▶ Zitierter Textauszug:
---+---
NILS PETTER MOLVAER/MORITZ VON OSWALD 1/1 *

01. Noise 1 (von Oswald, Molvaer), 02. Step by Step, 03. Transition, 04. Development, 05. Further, 06. Future, 07. Development, Ricardo Mix Dig, 08. Noise 2

Nils Petter Molvaer - tp, Moritz von Oswald - electronics, Mala - electr perc (2), Max Loderbauer + Ricardo Villalobos - electr perc (7)

rec. 2013
Universal/Emarcy 06025 3743672, LC 00699

Wenn DER Jazz so wäre, wie wir häufig über IHN sprechen, nämlich eine quasi humane Entität, dann müsste man IHM auf Grund dieser Produktion eine Klage nahelegen. Denn was hier in SEINEM Namen (und im Namen von Techno) angestellt wird, könnte ein Gericht als schmerzensgeld-pflichtig bewerten.
Nie zuvor haben Jazz & Techno sich so dusselig angestellt, aber gleichzeitig eine so grosse Klappe riskiert (beziehungsweise ihre publizistischen Hintersassen).
In einem Begleittext lesen wir, hier träfen sich zwei Protagonisten, die „sich zwar auf Traditionslinien des Jazz berufen, zugleich aber den weitgehenden Stillstand des Genres nicht hinzunehmen bereit sind.“
Kann man in Berlin, der Kulturmetropole Europas, wo die beiden produziert haben, einen so aberwitzigen Eindruck von IHM gewinnen?
Der Realitätsverlust ist damit nicht vollständig beschrieben; Moritz von Oswald: „Vielleicht hätten wir das Album auch ´Contacts´ nennen können, aber dann wären wir unweigerlich in die semantische Nähe Karlheinz Stockhausens geraten, den ich allerdings sehr wohl als großen Einfluss nennen würde, gerade was den Umgang mit Pausen und Auslassungen in der Musik anbetrifft. Pausen die willkommen sind und nicht unbedingt vollgespielt werden müssen.“
Hier kommt eine altbewährte Technik zum Einsatz, mit deren Hilfe schon Can jahrelang ihre Zuhörer vernebelt haben: wir sind Stockhausen-Schüler.
---+---
▶ Bereitgestellte Einträge:

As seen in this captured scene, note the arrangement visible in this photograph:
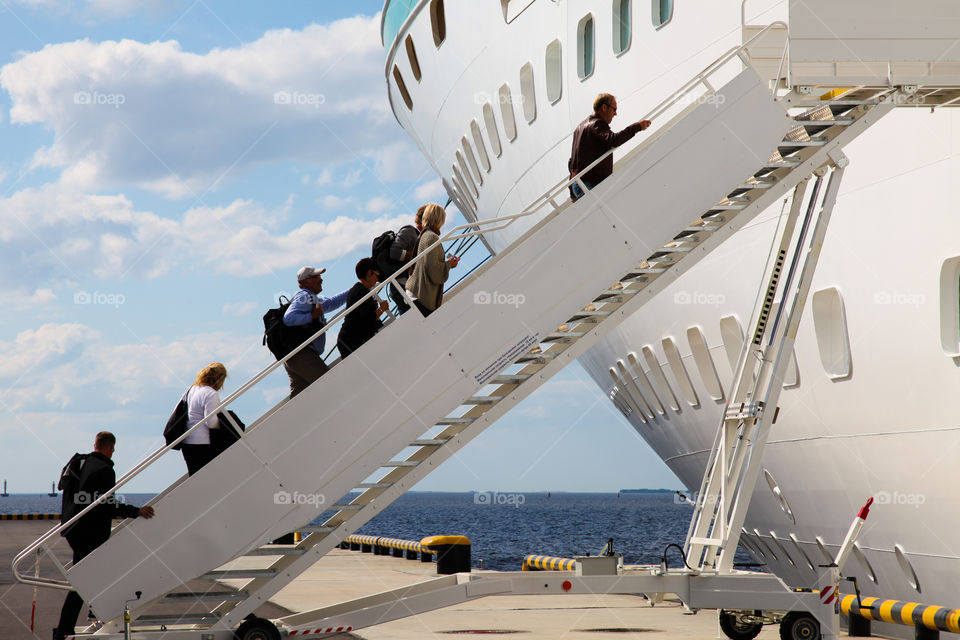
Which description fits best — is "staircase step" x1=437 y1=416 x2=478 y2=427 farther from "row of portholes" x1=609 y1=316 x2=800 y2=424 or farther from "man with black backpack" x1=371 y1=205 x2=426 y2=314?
"row of portholes" x1=609 y1=316 x2=800 y2=424

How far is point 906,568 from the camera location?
10914mm

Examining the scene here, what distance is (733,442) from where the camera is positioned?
1041 centimetres

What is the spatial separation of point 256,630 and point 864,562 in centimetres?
710

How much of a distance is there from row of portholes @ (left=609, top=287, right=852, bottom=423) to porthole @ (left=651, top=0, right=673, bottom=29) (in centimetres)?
378

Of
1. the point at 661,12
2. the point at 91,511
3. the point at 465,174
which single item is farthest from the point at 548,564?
the point at 91,511

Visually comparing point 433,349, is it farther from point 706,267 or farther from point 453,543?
point 453,543

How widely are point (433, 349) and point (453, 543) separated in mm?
11100

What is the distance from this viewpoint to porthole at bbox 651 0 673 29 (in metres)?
12.4

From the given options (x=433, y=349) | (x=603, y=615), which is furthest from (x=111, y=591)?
(x=603, y=615)

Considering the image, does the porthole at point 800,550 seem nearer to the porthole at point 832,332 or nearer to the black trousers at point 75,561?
the porthole at point 832,332

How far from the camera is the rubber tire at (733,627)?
416 inches

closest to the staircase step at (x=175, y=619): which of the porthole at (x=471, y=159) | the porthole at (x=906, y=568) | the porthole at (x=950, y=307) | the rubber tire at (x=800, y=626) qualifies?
the rubber tire at (x=800, y=626)

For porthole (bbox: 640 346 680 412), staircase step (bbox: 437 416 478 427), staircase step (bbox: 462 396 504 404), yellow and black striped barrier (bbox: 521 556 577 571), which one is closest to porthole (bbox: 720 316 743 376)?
porthole (bbox: 640 346 680 412)

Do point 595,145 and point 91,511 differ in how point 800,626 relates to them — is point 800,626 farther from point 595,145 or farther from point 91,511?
point 91,511
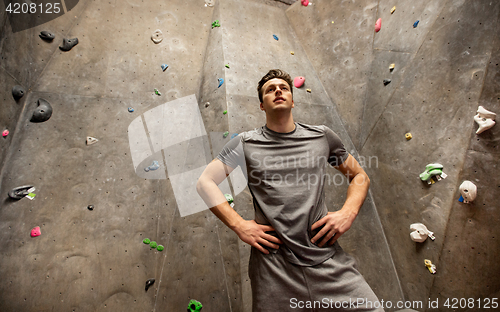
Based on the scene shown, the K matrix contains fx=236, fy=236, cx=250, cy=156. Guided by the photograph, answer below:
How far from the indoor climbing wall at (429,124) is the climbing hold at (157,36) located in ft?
7.58

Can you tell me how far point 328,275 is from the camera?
4.37ft

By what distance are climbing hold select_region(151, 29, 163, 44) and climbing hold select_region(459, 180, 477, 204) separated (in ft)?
11.3

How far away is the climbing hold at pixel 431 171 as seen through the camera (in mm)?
2111

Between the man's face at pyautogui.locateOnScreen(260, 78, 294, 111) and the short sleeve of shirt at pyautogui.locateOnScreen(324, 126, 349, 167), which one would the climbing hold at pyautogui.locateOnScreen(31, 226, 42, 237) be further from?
the short sleeve of shirt at pyautogui.locateOnScreen(324, 126, 349, 167)

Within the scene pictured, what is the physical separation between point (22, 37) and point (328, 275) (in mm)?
3329

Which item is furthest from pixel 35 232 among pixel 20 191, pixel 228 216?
pixel 228 216

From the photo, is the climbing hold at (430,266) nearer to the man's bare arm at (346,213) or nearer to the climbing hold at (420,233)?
the climbing hold at (420,233)

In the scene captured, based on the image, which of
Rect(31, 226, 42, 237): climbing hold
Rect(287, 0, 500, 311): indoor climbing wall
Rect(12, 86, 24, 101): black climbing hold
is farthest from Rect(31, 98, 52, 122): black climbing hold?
Rect(287, 0, 500, 311): indoor climbing wall

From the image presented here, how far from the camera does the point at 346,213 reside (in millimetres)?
1460

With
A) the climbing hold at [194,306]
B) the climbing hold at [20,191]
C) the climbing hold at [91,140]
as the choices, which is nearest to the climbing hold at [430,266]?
the climbing hold at [194,306]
---+---
▶ Zu bearbeitende Aufgaben:
a: Welchen Titel hätte das Album laut Moritz von Oswald in der Albumrezension auch tragen können?
b: Gib einen Abschnitt der Albumrezension wörtlich wieder, beginnend mit „Nie zuvor haben“ und weiter bis einschließlich „ihre publizistischen Hintersassen).“.

▶ Ergebnisse der Aufgaben:
a: „Contacts“

b:
Nie zuvor haben Jazz & Techno sich so dusselig angestellt, aber gleichzeitig eine so grosse Klappe riskiert (beziehungsweise ihre publizistischen Hintersassen).